● **SELECTED EXCERPT**:
WLCG-OSG-EGEE Operations Minutes Mon 3 Dec 2007
Attendance
There were many problems with the conferencing facilities and as such
it is expected that some of the absentees were in fact unable to connect.
EGEE
- Asia Pacific ROC: Min
- Central Europe ROC: Someone?
- OCC / CERN ROC: John Shade, Antonio Retico, Nick Thackray, Steve Traylen
- French ROC: Gilles
- German/Swiss ROC: Clemens , Sven
- Italian ROC: Alessandro
- Northern Europe ROC: Apoligies.
- Russian ROC: Lev
- South East Europe ROC: Kostas
- South West Europe ROC: Kai, Gonzalo,
- UK/Ireland ROC: Unable to connect.
- GGUS: Thorsten
- OSCT: Absent
WLCG
- WLCG Service Cordination: Absent
WLCG Tier 1 Sites
- ASGC: Min
- BNL: Absent
- CERN site: Ignacio Reguero
- FNAL: Absent
- FZK: Sven
- IN2P3: Absent
- INFN: Alesandro, Alfrede
- NDGF: Absent
- PIC: Gonzalo
- RAL: Unable to connect.
- SARA/NIKHEF: Apolgies
- TRIUMF: Rod Walker
Reports Not Received
- WLCG Tier 1s: None
- VOs: CMS, ALICE, ATLAS
- EGEE ROCs (Prod Sites): South Eastern Europe
- EGEE ROCs (PPS Sites): AP, IT, SWE, SEE
Feedback on Last Week's Minutes
None were given.
EGEE Items
Grid Operator Hand Over on Duty
|
Primary Team |
Secondary Team |
From |
Germany/Switzerland |
Taiwan |
To |
SouthWestern |
UK/I |
- There are quite some node appearing in the alarm table although they have monitoring disabled in GOCDB. Might be the change has been done only recently:
- srm-v2.cr.cnaf.infn.it
- gridse2.pg.infn.it
- dcsrmv2.usatlas.bnl.gov
- Open GGUS ticket and put as many information as possible.
- 11/28 Due to the connection problem to GOCDB can not access CIC dashboard.
- Ru-Trcitsk-INR-LCG2 and KTU-BG-GLITE did not update their CA rpm to the latest version. Sent mail to site managers.
- New tickets:24
- 2nd mail:8
- Quarantine:14
- Extend:11
- Close:19
PPS Reports
This is an invitation to interested sites to show-up and possibly contact Mario, David as coordinator of the pre-deployment, who will gladly provide them with the technical info they need.
We would be particularly happy to receive volunteers for this activity, in the framework of the "Special support to PPS Operations" among those certified PPS sites which still don't appear in the lists in
http://www.cern.ch/pps/index.php?dir=./panel/
, namely:
- DESY-PPS
- FZK-PPS
- GSI-LCG2-PPS
- SCAI-PPS
- PPS-SiGNET
- PreGR-01-UoM
- PreGR-01-UPATRAS
Suggestions from the ROCs /PPS sites dealing with possible deployment scenarios of the AMGA service in PPS are also very welcome.
We are actively looking for a user community interested to try out the newly released postgres-based version of AMGA.
Release News
- gLite3.1.0-PPS-UPDATE10 was released to PPS This update introduces a number of new services to gLite 3.1 for SL4 (32 bit)

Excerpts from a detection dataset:
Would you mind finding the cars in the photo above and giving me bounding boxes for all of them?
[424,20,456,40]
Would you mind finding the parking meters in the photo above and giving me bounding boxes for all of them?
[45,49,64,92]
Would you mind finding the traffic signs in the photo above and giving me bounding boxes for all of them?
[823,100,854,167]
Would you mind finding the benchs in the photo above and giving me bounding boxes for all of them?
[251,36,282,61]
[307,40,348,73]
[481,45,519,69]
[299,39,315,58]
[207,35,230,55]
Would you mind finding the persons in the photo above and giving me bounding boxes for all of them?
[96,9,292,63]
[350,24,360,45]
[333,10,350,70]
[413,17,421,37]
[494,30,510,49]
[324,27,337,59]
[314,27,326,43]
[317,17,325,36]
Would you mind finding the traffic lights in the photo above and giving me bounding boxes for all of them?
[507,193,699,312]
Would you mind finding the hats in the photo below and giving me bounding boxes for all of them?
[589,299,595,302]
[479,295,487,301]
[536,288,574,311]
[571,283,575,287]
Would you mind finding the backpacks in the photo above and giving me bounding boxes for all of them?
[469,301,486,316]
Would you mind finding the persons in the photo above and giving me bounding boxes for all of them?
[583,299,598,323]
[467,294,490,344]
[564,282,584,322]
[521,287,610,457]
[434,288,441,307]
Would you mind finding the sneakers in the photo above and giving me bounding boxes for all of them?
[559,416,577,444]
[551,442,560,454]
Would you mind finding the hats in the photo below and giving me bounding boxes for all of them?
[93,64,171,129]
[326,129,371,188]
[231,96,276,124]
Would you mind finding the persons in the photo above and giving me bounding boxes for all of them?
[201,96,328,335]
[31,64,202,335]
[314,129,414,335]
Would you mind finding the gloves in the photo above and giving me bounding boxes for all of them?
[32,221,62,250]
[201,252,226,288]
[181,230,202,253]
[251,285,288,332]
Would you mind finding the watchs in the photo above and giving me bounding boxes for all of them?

● **REQUIRED WORK**:
A. According to the operations minutes, which two sites did not update their CA rpm to the latest version?
B. Write what follows in the operations minutes, starting after the final line shown.

● **ANSWERS TO THE EXERCISE**:
A. Ru-Trcitsk-INR-LCG2 and KTU-BG-GLITE.

B.
- glite-AMGA_postgres
- glite-LFC_mysql
- glite-LFC_oracle
- glite-PX
- glite-SE_dpm_disk
- glite-SE_dpm_mysql
- glite-VOMS_mysql
- glite-VOMS_oracle
- Records of the pre-deployment testing can be found in http:www.cern.ch/pps/index.php?dir=./release/testreports/
- release of gLite3.1 Update07 to production in preparation: (To be announced early this week) This release will contain:
- JobWrapper tests - new version with no R-GMA dependencies
- glite-VOMS_mysql metapackage for gLite 3.1 and SL(C)4
- glite-VOMS_oracle metapackage for gLite 3.1 and SL(C)4
- Bug fixes for UI and WN
EGEE Items From ROC Reports
- SAM Apel test
- When it is scheduled to become a critical test? This is discussed at ROC managers’ meeting. Roc managers will take care of sites that aren't publishing account data. When sites start to publish the data test will be become critical. In this moment a lot of sites will be fail. This will be discussed again at the next ROC managers’ meeting (next Tuesday). Hopefully by then we should have reasonable number of sites.
- Availability report
- CYFRONET-LCG2 Tier-2 site remarks that while analyzing availability reports it is hard to determine the reason for decreased availability because the tools which affects (FCR) and computes (GridVIEW) availability base on SAM results which are available only for last 7 days. We are aware the longer history is a performance problem but maybe it would be possible to provide an interface to show some short period of SAM results in the past? We will check this with GridView people and inform you the next week. $ SFU-LCG: We have 400 queued atlasprd jobs for 10-cpu cluster. Some SFT job fail because they could not be run for a long time. Rod Walker - problem is fixed. $ CERN-PROD: Soon after the release of GGUS we received a number of update e-mails from GGUS concerning the verification done by the users of (sometimes) very old tickets. As the corresponding tickets were already frozen in our internal TT system, this caused a lot of new tickets to be opened. The issue was not systematic, in the sense that it did not concern tickets in the whole history, but it was however significant We are asking the GGUU team if thy are aware of possible causes. We reckon a post mortem analysis as envisageable in order to correclty record and address the same issue for future releases. GGUS reported in the meeting that there was a mistake and they should not have gone out. It was a one off anyway.
- ROC-DECH
- Some sites are unsure about the correct procedure to introduce new service nodes in the production environment. Now that GOCDB no longer allows sites to switch off the monitoring the sites should put the nodes initially in ''maintenance''!?! This was discussed and this seems logical. A request will be to the operational manual to make add this to the operations document.
- RUSSIA
- It seems like some users try to submit jobs to the sites bypassing RB/WMS system, directly using CE job submission APIs or globus tools. What should we do with this (i.e.: don't care, encourage, prohibit in some way)?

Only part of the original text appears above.